The key acute oral study is a 1982 study with sodium cumene sulphonate which follows OECD 401 guideline but not GLP. It is a limit test of 5 males and 5 females exposed at 7000 mg/kg bw . Two female rats died. There were some clinical signs of stress following dosing but all animals were free of clinical symptoms at 24 hours. There were no effects on body weights and no pathological changes at the 14 day necropsy. The LD50 was recorded as greater than 7000 mg/kg bw and per EU criteria the test substance was deemed "practically non-toxic". The other 5 oral studies show comparable results.

 

The key acute dermal toxicity is a 1968 study with sodium cumene sulphonate which is generally equivalent to OECD 402. It was a limit test.

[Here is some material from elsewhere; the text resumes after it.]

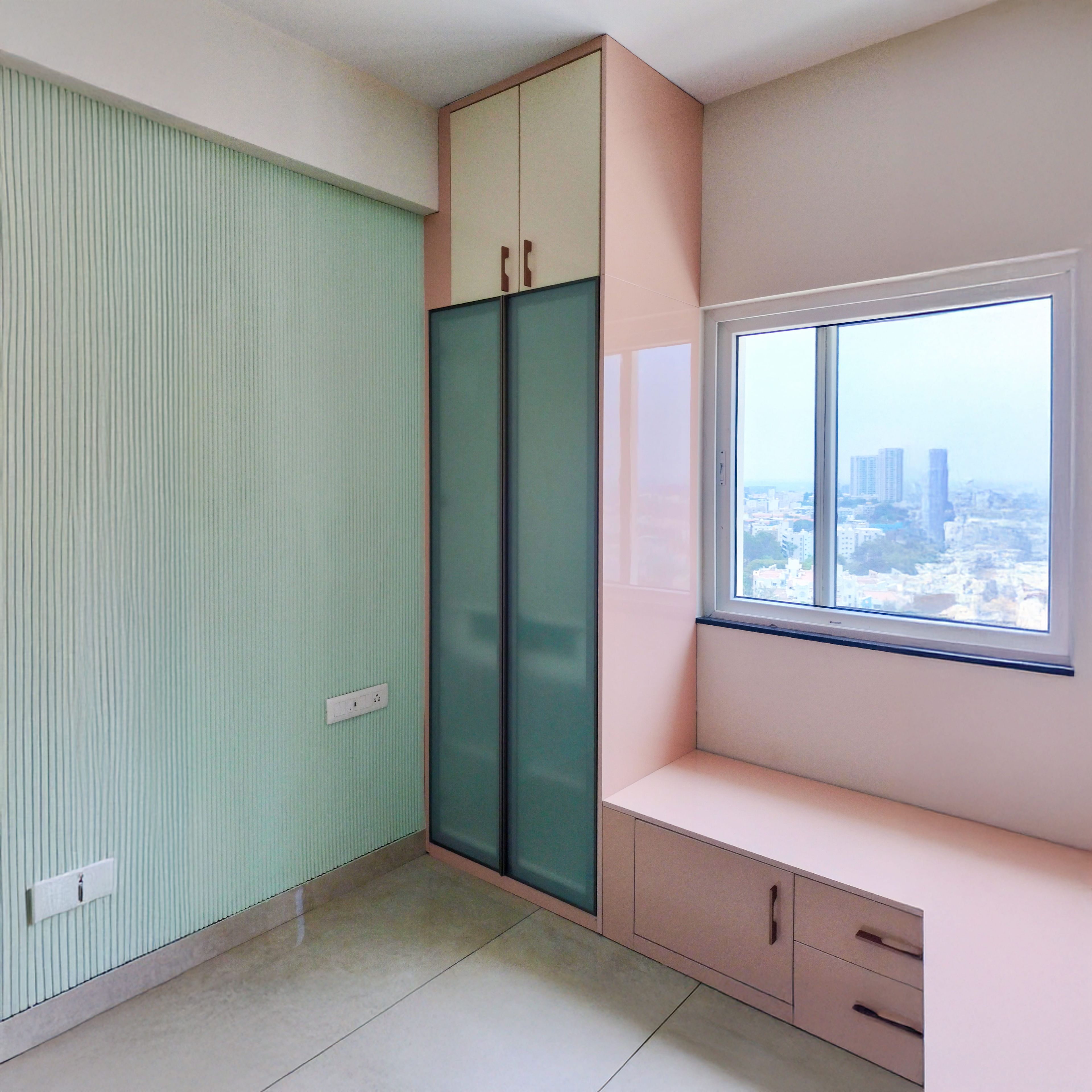 2-Door Green Tinted Glass Shutter Sliding Wardrobe with Pink Storage Seating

Six rabbits (3 with shaved and abraded skin and 3 with intact shaved skin) were exposed to 2000 mg/kg bw. There were no deaths but primary irritation was reported at the site of exposure. Body weights were normal at 14 days and there were no gross pathology or histopathology noted at sacrifice. The dermal LD50 is reported as >2000 mg/kg bw. The other three acute dermal studies reported comparable results.

 

The key acute inhalation study is a 1980 (non-GLP) study with ammonium xylene sulphonate. This is a 232-minute, limit test, involving exposure of male and female rats with no vehicle and a 14-day post exposure observation period. There were no deaths at the 6.41 mg/L dose. Aerosolization was done by a DeVilbiss Nebulizer and exposures were in glass chambers. One of the 10 animals demonstrated clinical signs (soft stool), 2 of the 10 had slight weight gains at days 7 and 14, and 5 of the 10 showed slight mottling or a moderate congestion of lungs at necropsy. The conclusion was reported as "practically nontoxic".

Justification for classification or non-classification

The available studies with oral, dermal and inhalation exposure demonstrate that the members of the hydrotrope category are of low acute toxicity. No classification is warranted.